Gatineau – Parks Canada is committed to a system of national heritage places that recognizes and honours the historic and contemporary contributions of Indigenous peoples, their histories, and cultures, as well as the special relationships Indigenous peoples have with ancestral lands, waters, and ice.
Johannes Lampe, President of Nunatsiavut, and Steven Guilbeault, Minister of Environment and Climate Change and Minister responsible for Parks Canada, announced the successful completion of a feasibility assessment that deemed the establishment of a new Inuit Protected Area in northern Labrador as both feasible and desired.

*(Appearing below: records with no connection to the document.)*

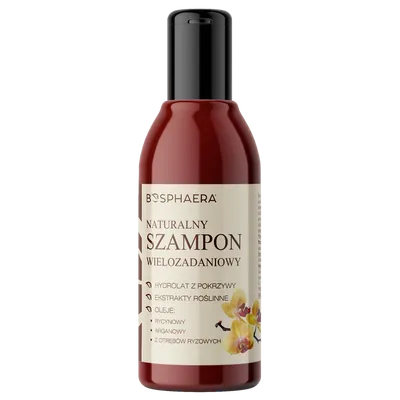 Bosphaera Naturalny szampon wielozadaniowy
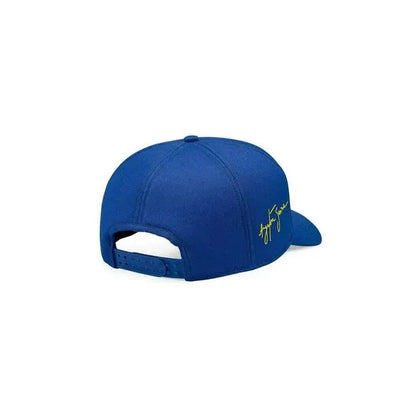 Ayrton Senna Replica Nacional Hat- Blue - F1 Vintage Racewear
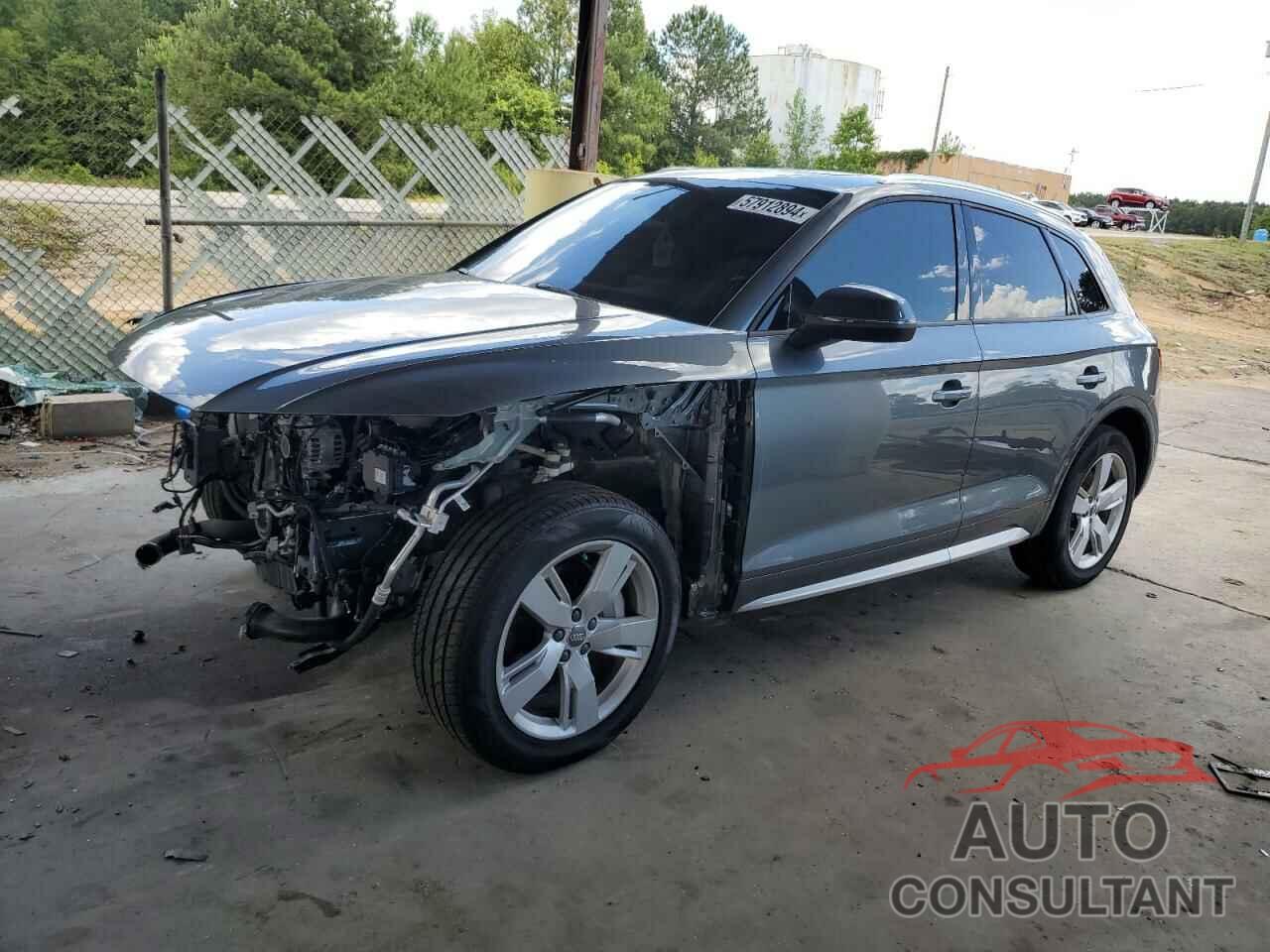 AUDI Q5 2018 - WA1ANAFY4J2013813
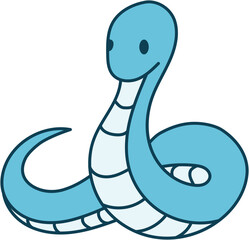 Fototapeta premium 청뱀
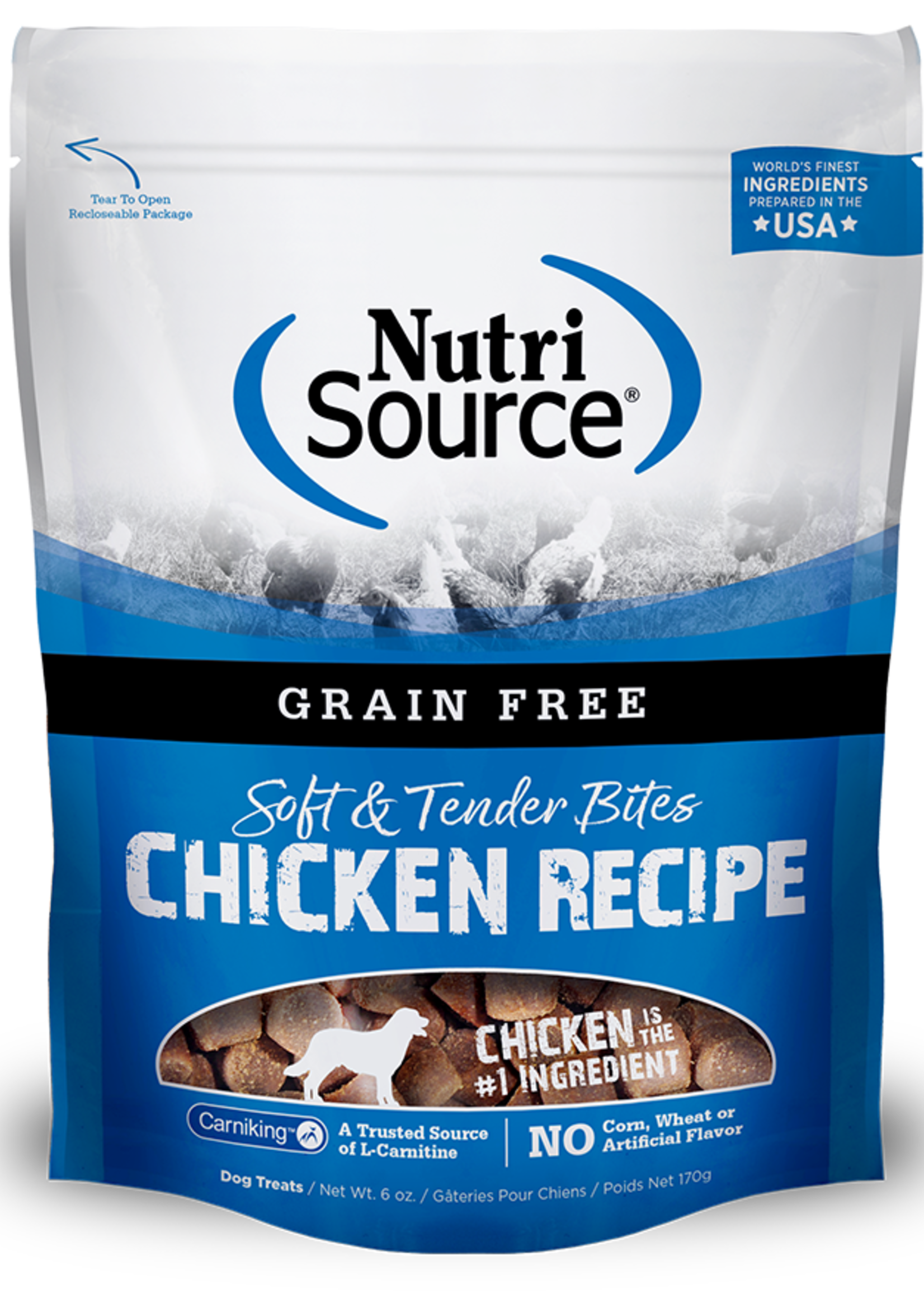 Nutrisource Nutrisource Grain-Free Chicken Treats 6oz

The proposed 16,791 square kilometre Inuit Protected Area is located in the Labrador Sea, in the coastal waters adjacent to Torngat Mountains National Park in northern Labrador. The area is home to polar bears, whales and dolphins, seals, breeding and migrating seabirds, waterfowl, and a variety of fish species. If established, it will conserve a portion of the Labrador Shelf Marine Region and protect the fjords that extend into Torngat Mountains National Park.
Building on this major step forward and supported by Fisheries and Oceans Canada as the federal authority on fisheries, the Nunatsiavut Government, Makivvik Corporation, stakeholders, and Parks Canada will continue to work toward finalizing and signing a Memorandum of Understanding to begin working on the negotiation phase on the establishment of a new Inuit Protected Area. Focus during this stage will be placed on key items, including a final boundary, a co-management structure, and ongoing consultations with rights holders, partners, stakeholders, industry, and communities.

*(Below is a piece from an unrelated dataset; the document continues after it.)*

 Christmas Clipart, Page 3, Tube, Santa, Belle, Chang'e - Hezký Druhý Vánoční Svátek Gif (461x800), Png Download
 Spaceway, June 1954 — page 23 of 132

In addition to conserving biodiversity, protecting these marine ecosystems in northern Labrador will contribute to the vitality of Inuit culture and traditions and the well-being of Labrador and Nunavik Inuit who have been stewards of this region since time immemorial. Inuit have extensive knowledge of the land, water and sea ice in this area and are sustained, to this day, by its wildlife. Inuit knowledge, coupled with western science, has been used as the foundation during the feasibility assessment and will continue to play a key role in the establishment of the Inuit Protected Area.
Today’s announcement underlines the Government of Canada’s commitment to advancing reconciliation and the implementation of rights and treaty obligations through a renewed nation-to-nation and government-to-government relationship with Indigenous peoples. It also highlights the shared interest of the Nunatsiavut Government, Makivvik Corporation, Fisheries and Oceans Canada, and Parks Canada to protect the ecological and cultural integrity of the terrestrial and marine ecosystems of northern Labrador.
Once established, the new Inuit Protected Area could contribute 0.29 per cent, an area approximately three times the size of Prince Edward Island, to the Government of Canada’s commitment to protecting biodiversity and conserving 30 per cent of marine and coastal areas by 2030.